IV. SUR LES DEMANDES ACCESSOIRES :
Monsieur [S] [Z], partie perdante, supportera la charge des dépens, qui comprendront notamment le coût du commandement de payer, de son signalement à la caisse d’allocations familiales, de l’assignation et de sa notification à la préfecture.
Compte tenu des démarches judiciaires qu’a dû accomplir la société IMMOBILIERE 3F, Monsieur [S] [Z] sera condamné à lui verser une somme de 300 € au titre de l’article 700 du code de procédure civile.
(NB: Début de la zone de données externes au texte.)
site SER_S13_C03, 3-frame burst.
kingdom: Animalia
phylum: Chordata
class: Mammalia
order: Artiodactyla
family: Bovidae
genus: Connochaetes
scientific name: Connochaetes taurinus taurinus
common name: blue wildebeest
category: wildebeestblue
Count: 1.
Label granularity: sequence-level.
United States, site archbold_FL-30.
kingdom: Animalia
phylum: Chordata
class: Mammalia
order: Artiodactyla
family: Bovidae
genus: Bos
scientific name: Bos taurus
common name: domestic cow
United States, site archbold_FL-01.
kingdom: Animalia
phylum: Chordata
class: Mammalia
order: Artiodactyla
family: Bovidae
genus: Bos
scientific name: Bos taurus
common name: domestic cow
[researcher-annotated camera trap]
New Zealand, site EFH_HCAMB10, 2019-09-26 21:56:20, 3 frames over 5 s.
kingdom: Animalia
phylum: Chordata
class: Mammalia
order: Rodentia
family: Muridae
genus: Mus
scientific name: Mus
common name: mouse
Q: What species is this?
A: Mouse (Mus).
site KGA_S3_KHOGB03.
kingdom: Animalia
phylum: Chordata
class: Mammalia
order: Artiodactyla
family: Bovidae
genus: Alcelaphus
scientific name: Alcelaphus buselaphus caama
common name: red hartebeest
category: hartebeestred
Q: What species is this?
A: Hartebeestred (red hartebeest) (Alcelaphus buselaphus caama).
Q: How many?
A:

Le jugement est de plein droit exécutoire par provision.
PAR CES MOTIFS,
Le juge des contentieux de la protection statuant publiquement par mise à disposition au greffe, par jugement réputé contradictoire et en premier ressort,
CONSTATE que les conditions d’acquisition de la clause résolutoire figurant au bail conclu le 6 avril 2022 entre la société IMMOBILIERE 3F et Monsieur [S] [Z] concernant l’appartement à usage d’habitation situé au [Adresse 3] sont réunies à la date du 17 septembre 2023 ;
CONDAMNE Monsieur [S] [Z] à verser à la société IMMOBILIERE 3F la somme de 1.507,06 € (décompte arrêté au 24 octobre 2024, incluant avril 2024), avec les intérêts au taux légal à compter du 17 juillet 2023;
AUTORISE Monsieur [S] [Z] à s’acquitter de cette somme en 10 mensualités de 150 € chacune et une 11ème mensualité qui soldera la dette en principal et intérêts ;
PRECISE que chaque mensualité devra intervenir avant le 10 de chaque mois et pour la première fois le 10 du mois suivant la signification du présent jugement ;
DIT qu’à défaut de paiement d’une seule échéance à son terme, l’intégralité des sommes restant dues deviendra de plein-droit immédiatement exigible sept jours après la date de présentation d’une mise en demeure par lettre recommandée avec accusé de réception demeurée infructueuse ;
CONDAMNE Monsieur [S] [Z] à verser à la société IMMOBILIERE 3F une somme de 300 € au titre de l’article 700 du code de procédure civile ;
CONDAMNE Monsieur [S] [Z] aux dépens, qui comprendront notamment le coût du commandement de payer, de son signalement à la caisse d’allocations familiales, de l’assignation et de sa notification à la préfecture ;
REJETTE le surplus des prétentions ;
RAPPELLE que le jugement est de plein droit exécutoire par provision ;
Ainsi jugé et prononcé par mise à disposition du jugement au greffe, le 3 février 2025, les parties en ayant été préalablement avisées dans les conditions prévues au deuxième alinéa de l’article 450 du code de procédure civile, la minute étant signée par la juge et par la greffière.